---------- Fuente ----------
30 años de una fundación pionera - Alfa y Omega

En 1993 san Juan Pablo II creó la Fundación vaticana Centesimus Annus – Pro Pontifice (CAPP). En la encíclica homónima de 1991, a 100 años de Rerum novarum, el Papa Wojtyla reconocía por primera vez en un documento del magisterio que el beneficio es una medida legítima del desempeño económico empresarial (CA, 35). Evidentemente no lo considera el único criterio; en el mismo párrafo de la encíclica se dice: «Es posible que los balances económicos sean correctos y que al mismo tiempo los hombres, que constituyen el patrimonio más valioso de la empresa, sean humillados y ofendidos en su dignidad». Pero lo verdaderamente crucial aquí es que el magisterio social daba carta de naturaleza a la «economía de empresa». En documentos anteriores se había hablado de las consecuencias del proceso económico, del trabajo, de la propiedad de los medios de producción, pero no de la empresa como agente y lugar focal de colaboración y/o de conflicto.

Ese acontecimiento fue importante para quien, siendo católico, dedicaba lo mejor de sus capacidades al desarrollo empresarial y actuó de acicate para que un grupo de empresarios y banqueros italianos convocados por el cardenal venezolano Castillo Lara, entonces presidente de la Ciudad del Vaticano y de la Administración del Patrimonio de la Sede Apostólica (APSA), decidiese la constitución de una fundación de naturaleza religiosa para difundir la doctrina social de la Iglesia en ambientes económicos y profesionales y a reunir fondos para obras de caridad del Papa.
----------
▶ Objetivos:
• 1. Según el artículo sobre la Fundación Centesimus Annus, ¿quién convocó al grupo de empresarios y banqueros italianos que decidió constituirla?
• 2. Redacta la siguiente parte del artículo sobre la Fundación Centesimus Annus a partir de su último párrafo.
Estos datos no intervienen en lo que se pide.
---------- Datos proporcionados ----------
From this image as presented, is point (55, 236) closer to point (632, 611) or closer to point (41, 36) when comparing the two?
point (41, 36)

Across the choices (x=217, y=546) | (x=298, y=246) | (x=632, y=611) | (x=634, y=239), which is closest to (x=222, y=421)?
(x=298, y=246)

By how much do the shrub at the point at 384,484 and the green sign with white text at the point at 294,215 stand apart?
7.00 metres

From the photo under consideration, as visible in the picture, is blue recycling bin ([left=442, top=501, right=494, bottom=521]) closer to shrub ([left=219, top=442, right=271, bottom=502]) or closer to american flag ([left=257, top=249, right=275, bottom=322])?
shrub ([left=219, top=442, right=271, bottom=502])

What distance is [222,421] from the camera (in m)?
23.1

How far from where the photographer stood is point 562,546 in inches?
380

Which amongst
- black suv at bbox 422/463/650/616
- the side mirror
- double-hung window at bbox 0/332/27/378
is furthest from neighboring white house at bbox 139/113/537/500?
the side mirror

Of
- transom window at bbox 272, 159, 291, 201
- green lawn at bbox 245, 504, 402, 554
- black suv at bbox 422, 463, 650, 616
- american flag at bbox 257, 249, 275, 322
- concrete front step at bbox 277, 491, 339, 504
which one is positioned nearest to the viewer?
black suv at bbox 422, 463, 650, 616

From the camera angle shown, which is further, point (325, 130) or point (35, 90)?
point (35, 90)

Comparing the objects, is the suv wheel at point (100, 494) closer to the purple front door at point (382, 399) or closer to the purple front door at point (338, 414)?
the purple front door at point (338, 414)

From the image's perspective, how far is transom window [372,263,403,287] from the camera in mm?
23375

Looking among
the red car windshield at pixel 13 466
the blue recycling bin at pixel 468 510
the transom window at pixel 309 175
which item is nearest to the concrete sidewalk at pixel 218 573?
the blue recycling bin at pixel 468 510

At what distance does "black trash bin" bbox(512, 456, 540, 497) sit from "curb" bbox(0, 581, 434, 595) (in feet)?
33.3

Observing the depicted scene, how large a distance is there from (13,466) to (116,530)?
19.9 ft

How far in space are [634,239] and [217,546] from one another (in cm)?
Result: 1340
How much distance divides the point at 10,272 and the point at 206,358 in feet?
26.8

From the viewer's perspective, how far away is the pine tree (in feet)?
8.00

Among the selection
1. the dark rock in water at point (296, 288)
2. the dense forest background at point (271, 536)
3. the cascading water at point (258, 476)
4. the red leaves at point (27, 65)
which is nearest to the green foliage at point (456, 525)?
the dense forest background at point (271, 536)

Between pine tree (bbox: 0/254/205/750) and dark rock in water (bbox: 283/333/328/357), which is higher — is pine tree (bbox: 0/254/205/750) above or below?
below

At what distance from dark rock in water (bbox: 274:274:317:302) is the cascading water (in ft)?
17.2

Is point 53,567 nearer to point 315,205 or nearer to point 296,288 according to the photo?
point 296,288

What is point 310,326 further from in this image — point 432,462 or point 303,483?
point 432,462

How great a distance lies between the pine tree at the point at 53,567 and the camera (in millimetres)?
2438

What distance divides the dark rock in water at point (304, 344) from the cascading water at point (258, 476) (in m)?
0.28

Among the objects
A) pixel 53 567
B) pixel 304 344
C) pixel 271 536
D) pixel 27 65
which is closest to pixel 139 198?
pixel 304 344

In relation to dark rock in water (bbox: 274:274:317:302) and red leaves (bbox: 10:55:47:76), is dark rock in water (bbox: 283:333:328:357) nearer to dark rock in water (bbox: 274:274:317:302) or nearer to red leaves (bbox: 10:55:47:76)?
----------
▶ Respuestas:
• 1. El cardenal venezolano Castillo Lara.

• 2.
La fundación fue reconocida con un estatuto de amplia autonomía. Durante años se mantuvo como una excepción en las normas de gobernanza vaticanas: estaba sometida a la supervisión de los sucesivos presidentes del APSA, pero se le dejó plena libertad para elegir temas y proyectos de trabajo. En el ambiente por entonces no muy transparente de las finanzas y la economía vaticanas, la CAPP mantuvo una línea recta de completa transparencia en la gestión y rendición de cuentas de todas sus actividades y operaciones; fue el primer organismo vaticano en realizar una auditoría independiente y en hacer públicas sus cuentas en la web en 2010. De algún modo, anticipó los modos de proceder que el Papa Francisco exige hoy a todos los organismos vaticanos. La dotación inicial de la Centesimus Annus ha ido aumentando poco a poco. Cada año, en función de los resultados de la inversión, los excedentes se han trasladado en forma de donación para las obras de caridad del Papa. Las actividades del secretariado y los congresos se autofinancian con cuotas de miembros adherentes y donaciones.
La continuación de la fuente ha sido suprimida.